» LISTED ENTRIES:

'''

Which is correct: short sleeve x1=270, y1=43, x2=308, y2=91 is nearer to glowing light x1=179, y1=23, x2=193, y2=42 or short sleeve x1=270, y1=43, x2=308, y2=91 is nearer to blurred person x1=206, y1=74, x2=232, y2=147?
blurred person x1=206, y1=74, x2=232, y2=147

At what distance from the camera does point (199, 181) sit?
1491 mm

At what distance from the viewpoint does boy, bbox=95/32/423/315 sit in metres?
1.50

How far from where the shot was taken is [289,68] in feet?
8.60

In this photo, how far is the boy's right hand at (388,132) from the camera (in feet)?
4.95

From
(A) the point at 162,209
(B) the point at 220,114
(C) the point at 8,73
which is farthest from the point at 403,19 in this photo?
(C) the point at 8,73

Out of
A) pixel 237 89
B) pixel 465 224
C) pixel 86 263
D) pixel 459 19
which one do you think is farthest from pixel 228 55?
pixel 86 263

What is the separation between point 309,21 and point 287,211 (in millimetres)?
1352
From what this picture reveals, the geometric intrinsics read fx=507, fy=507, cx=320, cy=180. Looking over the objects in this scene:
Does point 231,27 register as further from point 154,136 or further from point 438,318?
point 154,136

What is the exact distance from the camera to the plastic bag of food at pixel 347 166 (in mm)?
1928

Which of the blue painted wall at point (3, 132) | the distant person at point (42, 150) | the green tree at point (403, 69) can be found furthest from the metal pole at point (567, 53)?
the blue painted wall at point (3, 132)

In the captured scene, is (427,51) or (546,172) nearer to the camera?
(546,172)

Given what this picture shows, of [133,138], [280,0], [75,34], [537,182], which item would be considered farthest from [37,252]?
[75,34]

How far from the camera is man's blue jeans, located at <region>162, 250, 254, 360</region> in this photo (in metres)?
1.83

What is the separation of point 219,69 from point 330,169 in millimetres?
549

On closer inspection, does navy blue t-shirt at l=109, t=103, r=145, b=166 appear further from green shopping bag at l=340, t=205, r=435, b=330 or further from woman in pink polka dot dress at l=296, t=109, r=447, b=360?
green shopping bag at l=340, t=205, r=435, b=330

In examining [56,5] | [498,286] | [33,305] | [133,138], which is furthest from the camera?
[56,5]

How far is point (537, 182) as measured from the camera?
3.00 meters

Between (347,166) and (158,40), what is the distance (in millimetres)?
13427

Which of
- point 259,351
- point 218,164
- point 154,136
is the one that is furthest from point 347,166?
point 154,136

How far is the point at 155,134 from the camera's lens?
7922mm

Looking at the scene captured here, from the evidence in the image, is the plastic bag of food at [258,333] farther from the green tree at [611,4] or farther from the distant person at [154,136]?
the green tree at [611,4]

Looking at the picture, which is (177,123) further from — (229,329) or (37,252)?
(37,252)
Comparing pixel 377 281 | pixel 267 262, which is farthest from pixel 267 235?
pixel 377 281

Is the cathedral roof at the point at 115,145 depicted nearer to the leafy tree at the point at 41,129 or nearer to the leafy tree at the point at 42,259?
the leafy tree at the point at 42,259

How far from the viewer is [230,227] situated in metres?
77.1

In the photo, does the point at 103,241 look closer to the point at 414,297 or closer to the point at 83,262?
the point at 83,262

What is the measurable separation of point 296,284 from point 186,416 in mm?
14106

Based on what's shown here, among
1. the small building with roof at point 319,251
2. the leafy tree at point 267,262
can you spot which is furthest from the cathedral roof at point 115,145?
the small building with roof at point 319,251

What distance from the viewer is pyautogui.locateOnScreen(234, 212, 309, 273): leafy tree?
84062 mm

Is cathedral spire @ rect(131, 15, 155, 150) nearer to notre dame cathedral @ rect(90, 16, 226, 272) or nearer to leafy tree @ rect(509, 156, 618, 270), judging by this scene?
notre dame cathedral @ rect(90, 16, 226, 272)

'''

Reproduce all of the material above word for word, without adding, dropping, or changing anything.

Which is correct: short sleeve x1=270, y1=43, x2=308, y2=91 is nearer to glowing light x1=179, y1=23, x2=193, y2=42 or short sleeve x1=270, y1=43, x2=308, y2=91 is nearer to blurred person x1=206, y1=74, x2=232, y2=147?
blurred person x1=206, y1=74, x2=232, y2=147

At what distance from the camera does point (199, 181) sit?
1491 mm

At what distance from the viewpoint does boy, bbox=95/32/423/315 sit in metres?
1.50

How far from where the shot was taken is [289,68] in feet?
8.60

In this photo, how far is the boy's right hand at (388,132) from the camera (in feet)?
4.95

From
(A) the point at 162,209
(B) the point at 220,114
(C) the point at 8,73
which is farthest from the point at 403,19 in this photo?
(C) the point at 8,73

Out of
A) pixel 237 89
B) pixel 465 224
C) pixel 86 263
D) pixel 459 19
which one do you think is farthest from pixel 228 55?
pixel 86 263

What is the separation between point 309,21 and point 287,211 (in millimetres)?
1352
From what this picture reveals, the geometric intrinsics read fx=507, fy=507, cx=320, cy=180. Looking over the objects in this scene:
Does point 231,27 register as further from point 154,136 or further from point 438,318?
point 154,136

What is the exact distance from the camera to the plastic bag of food at pixel 347 166 (in mm)?
1928

Which of the blue painted wall at point (3, 132) | the distant person at point (42, 150) | the green tree at point (403, 69) can be found furthest from the metal pole at point (567, 53)?
the blue painted wall at point (3, 132)

In the captured scene, is (427,51) or (546,172) nearer to the camera?
(546,172)

Given what this picture shows, of [133,138], [280,0], [75,34], [537,182], which item would be considered farthest from [37,252]?
[75,34]

How far from the camera is man's blue jeans, located at <region>162, 250, 254, 360</region> in this photo (in metres)?
1.83

What is the separation of point 219,69 from point 330,169 in millimetres?
549

On closer inspection, does navy blue t-shirt at l=109, t=103, r=145, b=166 appear further from green shopping bag at l=340, t=205, r=435, b=330 or further from woman in pink polka dot dress at l=296, t=109, r=447, b=360?
green shopping bag at l=340, t=205, r=435, b=330

In examining [56,5] | [498,286] | [33,305] | [133,138], which is furthest from the camera?
[56,5]

How far is point (537, 182) as measured from the camera?
3.00 meters

Between (347,166) and (158,40), what is the distance (in millimetres)?
13427

Which of
- point 259,351
- point 218,164
- point 154,136
is the one that is furthest from point 347,166?
point 154,136

How far is the point at 155,134 from the camera's lens?
7922mm

Looking at the scene captured here, from the evidence in the image, is the plastic bag of food at [258,333] farther from the green tree at [611,4] or farther from the distant person at [154,136]?
the green tree at [611,4]

Looking at the picture, which is (177,123) further from — (229,329) or (37,252)?
(37,252)
Comparing pixel 377 281 | pixel 267 262, which is farthest from pixel 267 235?
pixel 377 281

Is the cathedral roof at the point at 115,145 depicted nearer to the leafy tree at the point at 41,129 or nearer to the leafy tree at the point at 42,259?
the leafy tree at the point at 42,259

How far from the viewer is [230,227] situated in metres?
77.1

In the photo, does the point at 103,241 look closer to the point at 414,297 or closer to the point at 83,262?
the point at 83,262

What is the measurable separation of point 296,284 from point 186,416 in mm?
14106

Based on what's shown here, among
1. the small building with roof at point 319,251
2. the leafy tree at point 267,262
can you spot which is furthest from the cathedral roof at point 115,145?
the small building with roof at point 319,251

What distance from the viewer is pyautogui.locateOnScreen(234, 212, 309, 273): leafy tree?
84062 mm

Is cathedral spire @ rect(131, 15, 155, 150) nearer to notre dame cathedral @ rect(90, 16, 226, 272) or nearer to leafy tree @ rect(509, 156, 618, 270), judging by this scene?
notre dame cathedral @ rect(90, 16, 226, 272)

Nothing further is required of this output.